_ИЗВЛЕЧЁННЫЕ ДАННЫЕ_
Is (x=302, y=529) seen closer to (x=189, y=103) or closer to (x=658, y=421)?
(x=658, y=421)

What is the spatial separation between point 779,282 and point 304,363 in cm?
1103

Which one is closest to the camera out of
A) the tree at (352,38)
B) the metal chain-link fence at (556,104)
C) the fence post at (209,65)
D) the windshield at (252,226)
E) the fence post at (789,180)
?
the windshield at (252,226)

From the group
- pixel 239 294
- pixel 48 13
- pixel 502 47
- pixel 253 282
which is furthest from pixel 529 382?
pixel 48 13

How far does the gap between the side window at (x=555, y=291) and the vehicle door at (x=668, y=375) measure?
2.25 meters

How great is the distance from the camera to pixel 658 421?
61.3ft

_ЦЕЛЬ_
Воспроизведите все записи выше дословно, сохранив каждый символ.

_ОТВЕТ НА ЗАДАНИЕ_
Is (x=302, y=529) seen closer to (x=189, y=103) or closer to (x=658, y=421)?
(x=658, y=421)

What is the spatial separation between point 779,282 and point 304,363 in cm?
1103

Which one is closest to the camera out of
A) the tree at (352,38)
B) the metal chain-link fence at (556,104)
C) the fence post at (209,65)
D) the windshield at (252,226)
E) the fence post at (789,180)
?
the windshield at (252,226)

From the group
- pixel 239 294
- pixel 48 13
- pixel 502 47
- pixel 253 282
which is furthest from pixel 529 382?
pixel 48 13

How far does the gap between the side window at (x=555, y=291) and the vehicle door at (x=668, y=375) measure?
2.25 meters

How great is the distance from the camera to pixel 658 421?
61.3ft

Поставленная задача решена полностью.